He's now approaching 18 weeks, and over the past week or two he's showed substantial resistance to walking. It doesn't seem like he's afraid to walk ... he doesn't appear to be in any physical pain ... just more lazy than anything, and not interested in walking. When we take him outdoors, he'd rather sit down ... roll on his back ... or lie down on the sidewalk. This obviously isn't very condusive to our attempts to transition from paper-training to housebreaking.
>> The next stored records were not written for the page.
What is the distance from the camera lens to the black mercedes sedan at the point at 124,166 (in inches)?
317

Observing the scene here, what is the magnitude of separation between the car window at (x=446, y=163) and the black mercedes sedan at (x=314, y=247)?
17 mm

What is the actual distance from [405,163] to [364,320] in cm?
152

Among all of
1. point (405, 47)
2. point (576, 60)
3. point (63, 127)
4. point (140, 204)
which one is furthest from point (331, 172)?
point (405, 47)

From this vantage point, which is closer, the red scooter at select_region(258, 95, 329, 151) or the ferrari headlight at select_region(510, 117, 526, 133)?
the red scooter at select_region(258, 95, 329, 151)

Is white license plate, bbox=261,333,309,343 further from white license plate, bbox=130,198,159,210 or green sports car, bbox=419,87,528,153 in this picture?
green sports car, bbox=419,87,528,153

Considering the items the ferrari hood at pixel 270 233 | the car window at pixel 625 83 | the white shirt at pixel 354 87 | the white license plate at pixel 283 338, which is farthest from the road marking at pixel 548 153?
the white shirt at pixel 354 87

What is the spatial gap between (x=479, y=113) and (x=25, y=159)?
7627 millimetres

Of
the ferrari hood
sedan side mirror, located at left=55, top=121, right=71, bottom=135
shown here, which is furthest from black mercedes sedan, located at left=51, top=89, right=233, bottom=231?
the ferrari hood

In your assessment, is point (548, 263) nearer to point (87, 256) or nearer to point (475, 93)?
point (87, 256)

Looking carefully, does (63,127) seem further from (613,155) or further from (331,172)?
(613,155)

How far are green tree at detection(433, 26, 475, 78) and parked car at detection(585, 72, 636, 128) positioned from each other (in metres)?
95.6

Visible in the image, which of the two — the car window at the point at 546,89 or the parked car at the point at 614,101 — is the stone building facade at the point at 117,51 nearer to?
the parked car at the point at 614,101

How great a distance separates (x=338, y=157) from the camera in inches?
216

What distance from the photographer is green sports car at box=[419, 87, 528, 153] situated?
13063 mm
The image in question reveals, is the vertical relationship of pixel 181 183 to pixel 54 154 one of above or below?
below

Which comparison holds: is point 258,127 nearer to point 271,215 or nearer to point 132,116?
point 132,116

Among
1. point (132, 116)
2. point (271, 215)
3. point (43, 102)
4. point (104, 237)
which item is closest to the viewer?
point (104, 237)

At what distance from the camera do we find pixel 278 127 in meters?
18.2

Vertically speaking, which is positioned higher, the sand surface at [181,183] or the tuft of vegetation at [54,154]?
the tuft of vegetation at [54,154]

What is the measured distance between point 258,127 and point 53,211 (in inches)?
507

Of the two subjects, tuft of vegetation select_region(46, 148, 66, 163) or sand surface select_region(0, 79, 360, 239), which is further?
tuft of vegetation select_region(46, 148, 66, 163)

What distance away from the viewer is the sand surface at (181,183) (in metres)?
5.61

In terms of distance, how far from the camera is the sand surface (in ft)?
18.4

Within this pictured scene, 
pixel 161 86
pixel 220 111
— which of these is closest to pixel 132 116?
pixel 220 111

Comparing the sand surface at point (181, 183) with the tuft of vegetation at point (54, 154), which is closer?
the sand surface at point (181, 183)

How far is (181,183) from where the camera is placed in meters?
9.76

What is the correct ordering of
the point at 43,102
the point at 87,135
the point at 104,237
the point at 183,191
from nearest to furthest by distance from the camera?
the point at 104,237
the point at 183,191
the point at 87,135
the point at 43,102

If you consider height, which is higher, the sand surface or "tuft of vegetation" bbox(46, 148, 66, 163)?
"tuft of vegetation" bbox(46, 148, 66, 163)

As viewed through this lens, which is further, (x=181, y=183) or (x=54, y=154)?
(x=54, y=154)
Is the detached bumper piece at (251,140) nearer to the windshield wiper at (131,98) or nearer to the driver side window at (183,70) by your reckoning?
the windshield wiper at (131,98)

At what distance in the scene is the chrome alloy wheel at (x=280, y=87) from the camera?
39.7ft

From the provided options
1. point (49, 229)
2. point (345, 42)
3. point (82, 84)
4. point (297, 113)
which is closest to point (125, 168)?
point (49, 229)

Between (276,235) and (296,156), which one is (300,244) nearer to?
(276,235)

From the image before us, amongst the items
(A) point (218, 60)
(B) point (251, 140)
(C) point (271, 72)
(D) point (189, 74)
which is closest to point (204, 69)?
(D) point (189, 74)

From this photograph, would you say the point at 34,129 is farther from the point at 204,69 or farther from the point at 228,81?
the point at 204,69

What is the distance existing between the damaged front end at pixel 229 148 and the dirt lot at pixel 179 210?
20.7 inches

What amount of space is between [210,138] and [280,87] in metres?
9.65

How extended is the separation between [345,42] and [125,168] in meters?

We've tried leash walking and an easy-walk harness. Neither seems to have a better effect. I've read that this can be common, but I guess I'm just either looking for someone to tell me that it's okay, and he'll get past it ... or give me some guidance about how to help improve the situation so that he doesn't get locked into the mentality that this is acceptable.

Thanks very much!


----------



## lalala (May 3, 2008)

Hello and welcome to the forum! I personally don't have any experience in this but my friend's puppy (around your pup's age-when they start going outside) didn't really care for his walks either. So she arranged a double walk date with her sister with her dog and it worked out quite well. Do you know somebody who is willing to go for a walk with you and your pup? Maybe he doesn't know how fun it can be yet. And you live in NYC!!! He needs to love his walks! Good luck and when you get a chance, please post pictures of your puppy. We love pictures in this forum


----------



## uptown (Aug 25, 2008)

Thanks for the response. Yeah, on one of our trips, he was walking with another dog, and that seemed to help. Right now we have a dog walker come when we're working so maybe we can have the walker arrange for walks with another compatible pup. Here's a recent picture of "Scout".


----------



## lalala (May 3, 2008)

Scout is so cute!!! Puppies do get a little scared/hesitant at first. I think he'll start to love his walks very soon  

Have you tried to give him treats (as you train him to walk on a leash)? There are many experts here so I'm sure you'll get lots more tips!


----------



## marleysmummy (Jul 11, 2008)

Hi there, I know exactly what you are going through, Marley is 16 weeks and behaving exactly the same. We live in an apartment in Buenos Aires so are currently going from paper training to housebreaking and it was going well at first but now he is refusing to walk. I have tried taking him on different routes and talking to him in a really happy excited voice all the way (which gets some strange looks from other people!) it seems to be helping a bit. I have also made the walks a little shorter as I think by later in the day he was getting a little tired because we were walking 6 or more times a day so he could do his business.


----------



## Softpaws (Apr 8, 2008)

I would get Marley and Scout into puppy training classes. The instructor should be able to help you. We started walking Willow, now 16 weeks old, at 8 weeks and like all puppies she was all over the place. The instructor recommended pea size pieces of cheese to lure her along. You hold the treat by her nose and say, "let's go" then start walking. Give her the cheese after a 100 feet of walking by your side. Also lots of praise. Our girl doesn't like the heat and full sun. So maybe try the mornings or evenings.


----------



## BeauShel (May 20, 2007)

Hello and welcome to the forum,
Great advice and just keep working with him with treats and soon he should start wanting to walk. Especially if you have a friend with a pup that can walk with him.


----------